Client: Wellington Council / Parliamentary Services
Project Type: Government
Project Timeframe: 2014-2015
Architects: Wraight & Associaltes
Awards: Category winner, Urban Spaces, NZ Institute of Landscape Architects Awards 2017
The cenotaph is Wellington’s war memorial, honouring the New Zealand dead of the two World Wars. First unveiled on Anzac Day, 25 April 1931, the cenotaph is a Category I registered Historic Place and is today the focus of the city’s Anzac Day commemorations.
One aim of the $2.5 million upgrade was to strengthen the cenotaph’s connection with the adjacent parliament buildings. The two are now linked by a precast concrete staircase that drops down to the cenotaph from just below the Beehive. The staircase has bronze handrails and seating that offers a grandstand view of ceremonial occasions.

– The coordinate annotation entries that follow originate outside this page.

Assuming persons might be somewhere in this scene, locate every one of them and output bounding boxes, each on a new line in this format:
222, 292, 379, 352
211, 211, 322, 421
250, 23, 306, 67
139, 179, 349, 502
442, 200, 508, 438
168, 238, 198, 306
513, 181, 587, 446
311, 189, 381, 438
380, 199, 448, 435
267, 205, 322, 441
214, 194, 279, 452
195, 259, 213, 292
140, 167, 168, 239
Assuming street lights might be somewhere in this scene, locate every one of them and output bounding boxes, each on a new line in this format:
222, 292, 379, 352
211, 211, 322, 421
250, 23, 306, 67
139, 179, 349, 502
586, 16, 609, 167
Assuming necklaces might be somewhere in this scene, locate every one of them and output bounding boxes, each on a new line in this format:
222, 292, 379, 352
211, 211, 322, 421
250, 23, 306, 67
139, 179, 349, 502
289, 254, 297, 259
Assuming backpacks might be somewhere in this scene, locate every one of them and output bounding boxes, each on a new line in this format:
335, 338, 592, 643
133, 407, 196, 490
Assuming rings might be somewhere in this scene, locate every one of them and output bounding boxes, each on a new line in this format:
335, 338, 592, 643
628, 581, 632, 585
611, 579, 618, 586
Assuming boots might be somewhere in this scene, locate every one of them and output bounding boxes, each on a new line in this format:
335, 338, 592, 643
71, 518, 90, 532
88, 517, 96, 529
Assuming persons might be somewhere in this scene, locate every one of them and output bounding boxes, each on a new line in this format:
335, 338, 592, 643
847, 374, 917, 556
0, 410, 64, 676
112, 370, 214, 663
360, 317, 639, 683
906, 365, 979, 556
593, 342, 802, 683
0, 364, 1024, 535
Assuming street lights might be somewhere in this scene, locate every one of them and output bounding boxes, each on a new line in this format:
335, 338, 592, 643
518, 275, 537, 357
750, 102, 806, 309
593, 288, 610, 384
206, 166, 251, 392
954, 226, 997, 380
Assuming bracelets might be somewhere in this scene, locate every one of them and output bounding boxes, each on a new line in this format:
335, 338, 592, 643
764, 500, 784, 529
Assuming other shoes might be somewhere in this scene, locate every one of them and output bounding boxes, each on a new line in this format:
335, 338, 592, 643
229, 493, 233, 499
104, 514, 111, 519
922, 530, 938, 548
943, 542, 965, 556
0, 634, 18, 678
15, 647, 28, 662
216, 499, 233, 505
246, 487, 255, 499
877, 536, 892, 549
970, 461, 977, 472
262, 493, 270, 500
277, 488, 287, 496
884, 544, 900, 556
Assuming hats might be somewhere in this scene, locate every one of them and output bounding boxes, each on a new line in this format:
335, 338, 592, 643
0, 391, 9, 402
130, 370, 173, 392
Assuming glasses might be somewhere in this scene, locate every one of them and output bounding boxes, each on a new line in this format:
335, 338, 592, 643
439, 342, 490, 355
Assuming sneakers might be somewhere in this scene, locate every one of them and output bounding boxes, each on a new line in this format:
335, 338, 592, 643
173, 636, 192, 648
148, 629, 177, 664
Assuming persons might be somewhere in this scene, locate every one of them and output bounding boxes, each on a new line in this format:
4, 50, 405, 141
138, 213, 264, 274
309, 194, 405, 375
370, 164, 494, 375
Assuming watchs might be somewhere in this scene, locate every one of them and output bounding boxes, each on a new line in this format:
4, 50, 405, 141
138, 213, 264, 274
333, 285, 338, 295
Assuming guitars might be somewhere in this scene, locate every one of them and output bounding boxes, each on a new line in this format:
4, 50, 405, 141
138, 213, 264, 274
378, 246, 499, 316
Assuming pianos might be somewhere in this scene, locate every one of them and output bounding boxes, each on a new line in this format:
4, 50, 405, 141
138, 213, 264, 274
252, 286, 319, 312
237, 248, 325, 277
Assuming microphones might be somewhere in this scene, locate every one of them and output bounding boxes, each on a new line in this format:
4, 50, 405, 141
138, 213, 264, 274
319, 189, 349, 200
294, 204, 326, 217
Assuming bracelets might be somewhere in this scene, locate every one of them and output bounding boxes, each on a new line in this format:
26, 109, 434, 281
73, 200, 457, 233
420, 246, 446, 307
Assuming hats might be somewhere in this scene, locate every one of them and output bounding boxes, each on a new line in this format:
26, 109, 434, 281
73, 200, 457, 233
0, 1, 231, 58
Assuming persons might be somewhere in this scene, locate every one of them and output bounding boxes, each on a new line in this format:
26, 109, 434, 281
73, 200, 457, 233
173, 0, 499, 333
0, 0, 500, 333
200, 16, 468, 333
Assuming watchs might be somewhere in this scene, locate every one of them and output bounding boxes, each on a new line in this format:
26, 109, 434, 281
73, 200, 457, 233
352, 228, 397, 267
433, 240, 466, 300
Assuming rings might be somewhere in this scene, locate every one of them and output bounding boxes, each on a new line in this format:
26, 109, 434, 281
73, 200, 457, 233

The concrete was installed to very tight tolerances so there was close communication with the precast suppliers and careful coordination as it was fitted in place.
Wooden bench seating has been added to the area in front of the cenotaph, which has been opened out and paved with natural stone. The pavers are inset with new artwork by stone artist Joe Sheehan. It consists of small jade disks that trace the path of the Waipiro Stream. Pedestrian traffic in the area is heavy so all work had to keep the public safe while ensuring that live utility services weren’t disrupted.
The cenotaph can now hold nearly 14,000 people, up from 12,000, and it was completed in time for the April 2015 celebrations of the Gallipoli centenary.